La imagen de un Mestalla efervescente cautiva incluso al profano, a quien se asoma por primera vez, tantos años después, al espectáculo. No hay todavía, por fortuna, rastro de bombo-cams, kiss-cams, aplaudidores de plástico, drones, vídeos promocionales con estética de videojuego cutre, mensajes genuflexos dirigidos a la propiedad ausente ni megafonías revientatímpanos. No hay teléfonos en la grada que distraigan al asistente, ni influencers, ni redes sociales, ni turistas, ni una U televisiva que maree escupiendo anuncios de multinacionales.

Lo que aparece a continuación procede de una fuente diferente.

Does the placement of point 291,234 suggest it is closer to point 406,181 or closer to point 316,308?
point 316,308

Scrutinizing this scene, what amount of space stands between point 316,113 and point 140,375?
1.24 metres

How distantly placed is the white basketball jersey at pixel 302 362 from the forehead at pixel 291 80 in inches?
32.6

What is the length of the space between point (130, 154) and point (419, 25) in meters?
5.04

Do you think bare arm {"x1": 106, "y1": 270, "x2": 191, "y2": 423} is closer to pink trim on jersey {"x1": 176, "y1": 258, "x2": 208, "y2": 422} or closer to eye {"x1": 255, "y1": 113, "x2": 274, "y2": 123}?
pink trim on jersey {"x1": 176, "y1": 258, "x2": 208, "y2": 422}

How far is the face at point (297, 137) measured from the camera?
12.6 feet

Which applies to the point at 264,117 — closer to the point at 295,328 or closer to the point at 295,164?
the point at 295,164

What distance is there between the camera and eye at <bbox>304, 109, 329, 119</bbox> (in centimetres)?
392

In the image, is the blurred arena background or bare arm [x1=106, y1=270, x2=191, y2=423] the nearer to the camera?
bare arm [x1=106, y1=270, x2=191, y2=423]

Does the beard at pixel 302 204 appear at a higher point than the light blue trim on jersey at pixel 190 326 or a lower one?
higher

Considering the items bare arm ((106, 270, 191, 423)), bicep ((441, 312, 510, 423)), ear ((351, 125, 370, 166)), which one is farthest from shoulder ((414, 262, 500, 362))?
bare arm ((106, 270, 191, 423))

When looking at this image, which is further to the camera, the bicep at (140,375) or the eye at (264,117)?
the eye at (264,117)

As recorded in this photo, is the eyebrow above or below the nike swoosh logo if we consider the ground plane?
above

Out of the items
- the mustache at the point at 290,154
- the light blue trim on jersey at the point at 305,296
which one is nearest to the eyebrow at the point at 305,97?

Basta con un sencillo decorado que, sin embargo, atrapa a primera vista. Un tapete verde cercado por el mosaico multicolor de la pequeña y mediana empresa local; una grada casi vertical sin huecos, repleta de rostros familiares, que esconde tracas y papelitos bajo las sillas blancas y azules; las largas pancartas desplegadas sobre el Gol Gran que recuerdan al valencianismo su propia filosofía. Y ese sonido, el genuino sonido del mejor Mestalla posible: un Mestalla que brama incansablemente con una sola voz, que apoya incondicionalmente a los suyos, que hace cabalgar al Valencia hacia la victoria soñada en tantas ocasiones.

Sobre el pasto, reluciente esa noche de abril de 2002, no se está jugando un partido cualquiera. Se está dirimiendo una Liga. Aún hay en el estadio supervivientes de la era eléctrica, que explican a sus vecinos de localidad la apabullante superioridad de los equipos de Encinas y Cubells y el milagro obrado por el grupo de Pasarín en el 47; son multitud los aficionados que paladearon en el 71 la Liga más reñida de la historia, que pueden hablar con exactitud del regate del melocotón de Paquito o recrear el emocionante gol de Forment ante el Celta. Pero hay muchos para los que esta es la primera vez. Muchos que desean atesorar los inolvidables fotogramas del curso 01/02 como recuerdos del primer título de Liga vivido.

Por si faltaba algo, tras un penalti marcado por Tamudo, Carboni saca inoportunamente el codo y deja al equipo con diez. Se han completado los ingredientes para vivir una noche épica. Mestalla no desfallece ante la adversidad. Grita más, canta más, presiona más, alienta más a un grupo que se sabe capaz de todo. Quizá en otro escenario la remontada pudiera parecer un ejercicio tantálico. Sin embargo, todos saben que su equipo rocoso, casi imbatible, va a conseguirla. Baraja dirige el juego con inteligencia, dejando atrás a rivales con la elegancia de un gamo. En él toman cuerpo las herencias de Claramunt y de Iturraspe, organizadores de los Valencias campeones. Dispone de múltiples escuderos de lujo, pero él, con su 8 a la espalda, se convertirá en icono de esta Liga que expira apresuradamente y que tiene su clímax en los dos goles ante el Espanyol. Cuando el segundo besa la red en el minuto 33 de la segunda parte, mi padre y yo nos abrazamos, emocionados, en nuestro refugio de Zafranar. Esa noche, a falta de la confirmación de Málaga, nos sabemos ya campeones de Liga.

Dieciocho años después, sentado en el sofá durante la segunda semana de la cuarentena, experimento las mismas sensaciones de entonces al volver a ver el partido de mi vida. La excitación ante la carrera de Aimar, el vello erizado durante el centro de Kily, la humedad en la mejilla con el gol del Pipo. Y vuelvo a sentir la compañía de mi padre, ausente desde hace demasiado tiempo. Otra vez el ayer. Otra vez la felicidad.